I was told by my mother that I was possibly conceived by this typical Dutch bicycle passion as well, not amongst the reeds but in the lee of a terrible storm. They had sought shelter from a really ferocious westerly behind a dyke and once out of the wind, one thing led to another, and nine months later… there, but for the grace of two Raleigh bikes, came I. Another very favorite form of couples getting together was the female getting a ride by boyfriend sitting akimbo on the metal brace between the handle bars and bike seat. A cunning and experienced male bike-rider would of course  not be too obviously rubbing his thighs against the girl’s on one side and her buttocks on the other side. He would just occasionally, perhaps while rounding a sharp corner, massage the girl’s thighs with his. It was called the ‘coffee grinding method’ of wooing while riding. I am not sure what coffee had to do with it. I would have thought ‘potato peeling’ would have been a better and much more suitable Dutch description.

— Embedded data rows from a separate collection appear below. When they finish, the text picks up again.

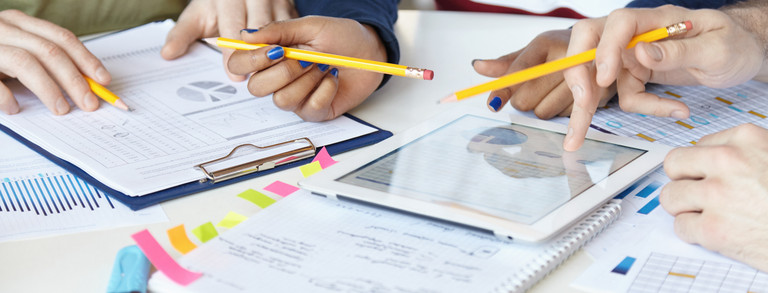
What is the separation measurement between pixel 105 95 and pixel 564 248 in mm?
700

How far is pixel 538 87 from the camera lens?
0.92 metres

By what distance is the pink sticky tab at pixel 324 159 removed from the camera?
31.9 inches

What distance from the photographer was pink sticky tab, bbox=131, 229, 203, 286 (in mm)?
572

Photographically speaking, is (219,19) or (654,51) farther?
(219,19)

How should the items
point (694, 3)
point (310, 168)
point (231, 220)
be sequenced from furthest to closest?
point (694, 3)
point (310, 168)
point (231, 220)

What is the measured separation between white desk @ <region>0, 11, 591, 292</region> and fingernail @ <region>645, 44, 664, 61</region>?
0.83ft

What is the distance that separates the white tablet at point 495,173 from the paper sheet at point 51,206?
19 cm

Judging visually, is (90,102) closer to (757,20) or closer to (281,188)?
(281,188)

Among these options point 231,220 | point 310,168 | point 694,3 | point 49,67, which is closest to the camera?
point 231,220

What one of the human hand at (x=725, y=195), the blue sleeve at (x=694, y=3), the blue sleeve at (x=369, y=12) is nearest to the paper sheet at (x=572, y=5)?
the blue sleeve at (x=694, y=3)

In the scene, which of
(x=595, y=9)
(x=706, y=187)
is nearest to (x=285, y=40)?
(x=706, y=187)

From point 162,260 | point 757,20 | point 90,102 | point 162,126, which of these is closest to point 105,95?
point 90,102

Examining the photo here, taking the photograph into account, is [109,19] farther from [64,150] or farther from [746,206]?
[746,206]

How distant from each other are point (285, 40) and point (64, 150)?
32 cm
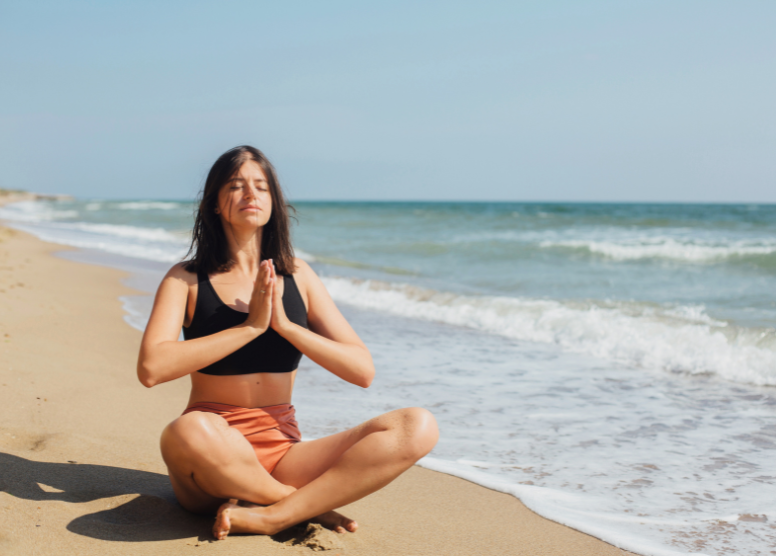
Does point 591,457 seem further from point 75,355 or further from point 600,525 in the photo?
point 75,355

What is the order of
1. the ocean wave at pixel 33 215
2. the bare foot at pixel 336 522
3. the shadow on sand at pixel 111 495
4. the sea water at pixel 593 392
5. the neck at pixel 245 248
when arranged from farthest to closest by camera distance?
the ocean wave at pixel 33 215
the sea water at pixel 593 392
the neck at pixel 245 248
the bare foot at pixel 336 522
the shadow on sand at pixel 111 495

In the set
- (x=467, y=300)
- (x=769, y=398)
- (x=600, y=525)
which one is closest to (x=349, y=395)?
(x=600, y=525)

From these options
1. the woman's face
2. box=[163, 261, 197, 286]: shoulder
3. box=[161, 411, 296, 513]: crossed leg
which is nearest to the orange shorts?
box=[161, 411, 296, 513]: crossed leg

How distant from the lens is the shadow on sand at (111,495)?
2.54 metres

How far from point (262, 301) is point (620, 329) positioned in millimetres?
5808

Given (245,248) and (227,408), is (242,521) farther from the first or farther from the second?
(245,248)

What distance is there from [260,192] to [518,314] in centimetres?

It seems sad that bike riding here in Australia hasn’t taken a leaf out of the experienced and romantic Dutch bike riding phenomenon. The whole show has been hi-jacked by a kind of Tour De France obsession. I have yet to see couples lovingly and sensually riding bicycles. It is all far too serious, almost manically. Why on earth all this uniform wearing?   Who thought up wearing those sweaty Lycra tight fitting pants which according to medical experts kills sperms. Why on earth make wearing helmets law?  Could you imagine, the ultimate of femininity and elegance, a Parisian woman  on her way home from the Boulangerie with baguette in her basket, riding a bike with a helmet on? Non. Non.

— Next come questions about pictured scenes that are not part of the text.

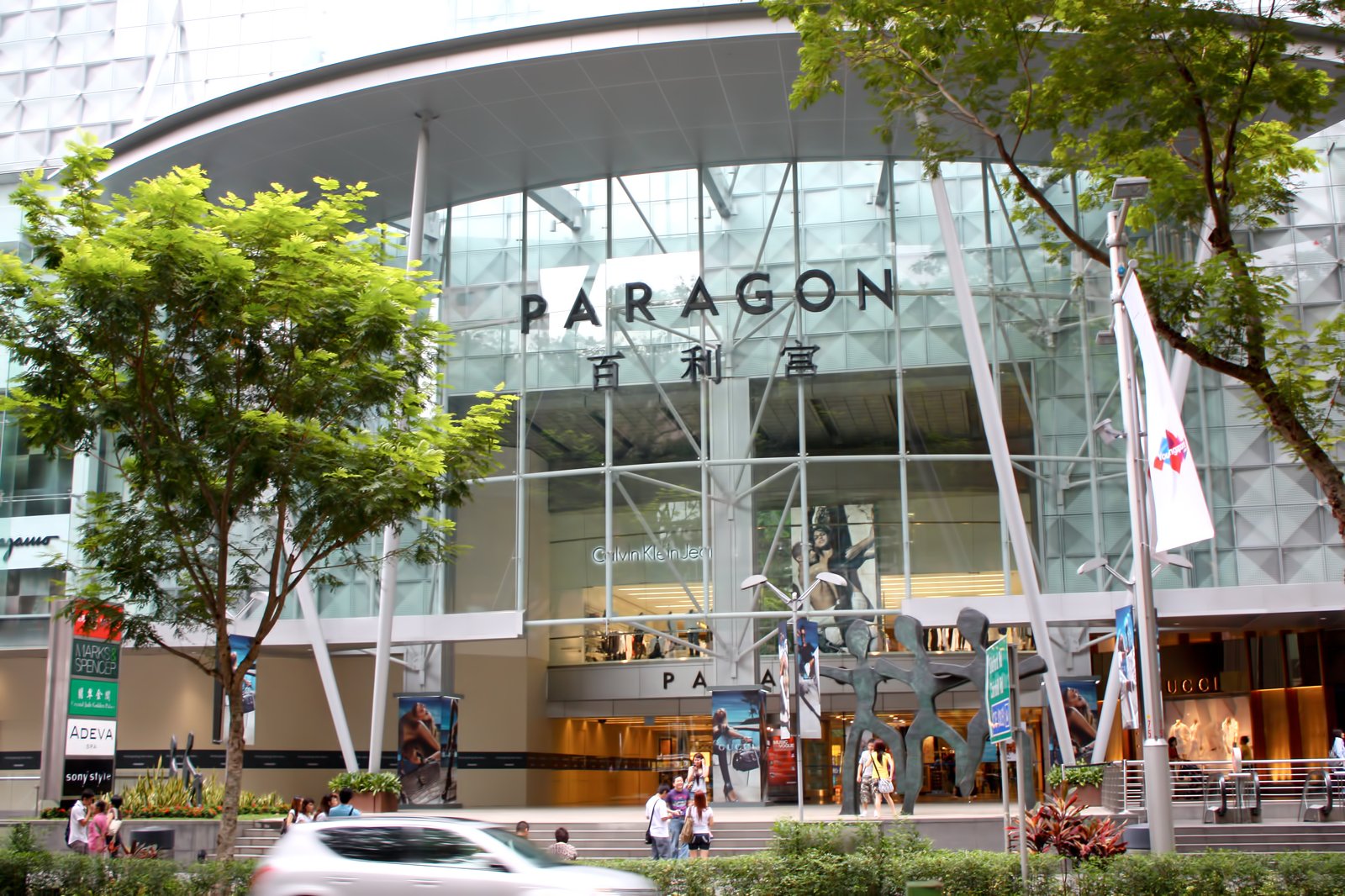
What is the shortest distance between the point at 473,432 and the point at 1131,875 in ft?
30.3

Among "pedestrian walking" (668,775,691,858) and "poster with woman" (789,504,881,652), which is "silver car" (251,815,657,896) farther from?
"poster with woman" (789,504,881,652)

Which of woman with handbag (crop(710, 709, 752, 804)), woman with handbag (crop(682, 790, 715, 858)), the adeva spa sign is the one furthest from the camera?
the adeva spa sign

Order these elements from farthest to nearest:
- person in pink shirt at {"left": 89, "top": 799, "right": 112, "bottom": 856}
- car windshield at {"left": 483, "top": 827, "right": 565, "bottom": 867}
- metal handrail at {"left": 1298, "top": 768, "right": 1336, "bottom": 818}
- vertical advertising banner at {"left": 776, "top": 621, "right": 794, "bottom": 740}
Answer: vertical advertising banner at {"left": 776, "top": 621, "right": 794, "bottom": 740} < metal handrail at {"left": 1298, "top": 768, "right": 1336, "bottom": 818} < person in pink shirt at {"left": 89, "top": 799, "right": 112, "bottom": 856} < car windshield at {"left": 483, "top": 827, "right": 565, "bottom": 867}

Here bike riding is a sport not a mode of transport or encouragement for wild uninhibited sex. They, the riders, are hell- bent over their handle bars, hands gloved, heads sheathed, feet shod in expensive riding Nikes strapped into pedals… One hundred kilometers today-two hundred tomorrow! The wheels are so thin; there is hardly any surface area that touches the road. The slightest pebble or loose surface and arse over head it all becomes. This type of racing bike cycling becomes perilously close to being a very dangerous method of transport. Those bikes are lethal except on the velodromes. No wonder helmets are introduced. Still, it is encouraging more people are taken to the bike and many shires are now introducing bike lanes.

However, I am not sure that riding bicycles in Australia will ever reach the level of transport or romance (with wild abandonment of those racing bikes amongst the lemon scented Australian gum trees) that the Dutch seemed to have infused and combined in their culture.